[Opening Material for this exercise section]
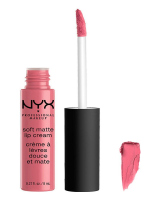NYX Professional Makeup - SOFT MATTE LIP CREAM - Kremowa pomadka do ust w płynie - 11 - Milan - 11 - Milan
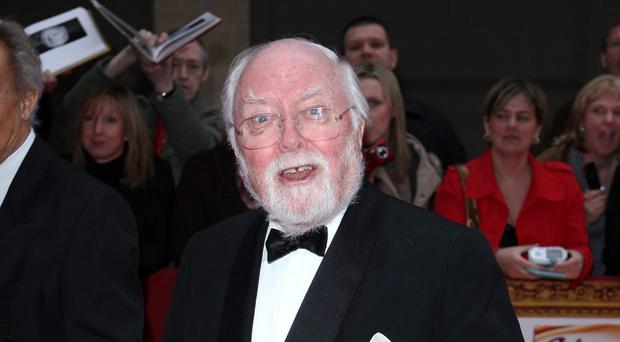 File photo dated 09/04/08 of Richard Attenborough who has died aged 90, the BBC reported tonight. PRESS ASSOCIATION Photo. Issue date: Sunday August 24, 2014. See PA story DEATH Attenborough. Photo credit should read: Ian West/PA Wire
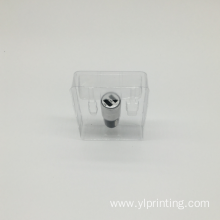 square plastic blister tray wholesale OEM factory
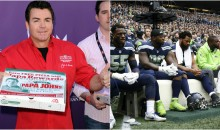 Papa John's Apologizes For Comments About NFL Player Protests, Says 'F*ck Neo Nazis'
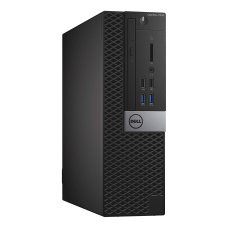 Dell Optiplex 7040 Refurbished Desktop PC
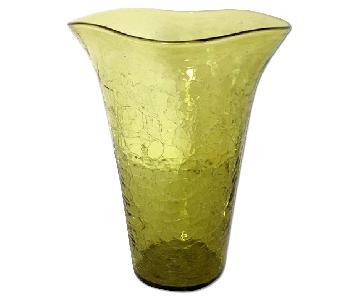 Vintage 1960's Glass Vase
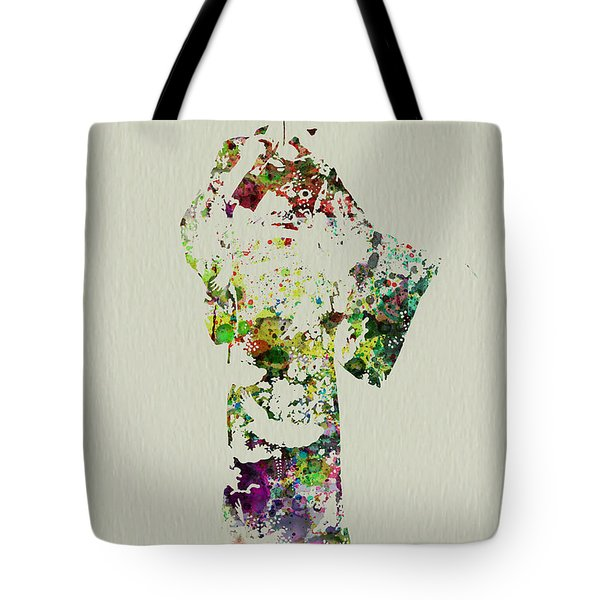 Japanese Woman In Kimono Tote Bag by Naxart Studio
[Closing Material for this exercise section]
- [Exercise] In the copy, include every line of the records exactly and none of the images.

- [Written response]
NYX Professional Makeup - SOFT MATTE LIP CREAM - Kremowa pomadka do ust w płynie - 11 - Milan - 11 - Milan
 File photo dated 09/04/08 of Richard Attenborough who has died aged 90, the BBC reported tonight. PRESS ASSOCIATION Photo. Issue date: Sunday August 24, 2014. See PA story DEATH Attenborough. Photo credit should read: Ian West/PA Wire
 square plastic blister tray wholesale OEM factory
 Papa John's Apologizes For Comments About NFL Player Protests, Says 'F*ck Neo Nazis'
 Dell Optiplex 7040 Refurbished Desktop PC
 Vintage 1960's Glass Vase
 Japanese Woman In Kimono Tote Bag by Naxart Studio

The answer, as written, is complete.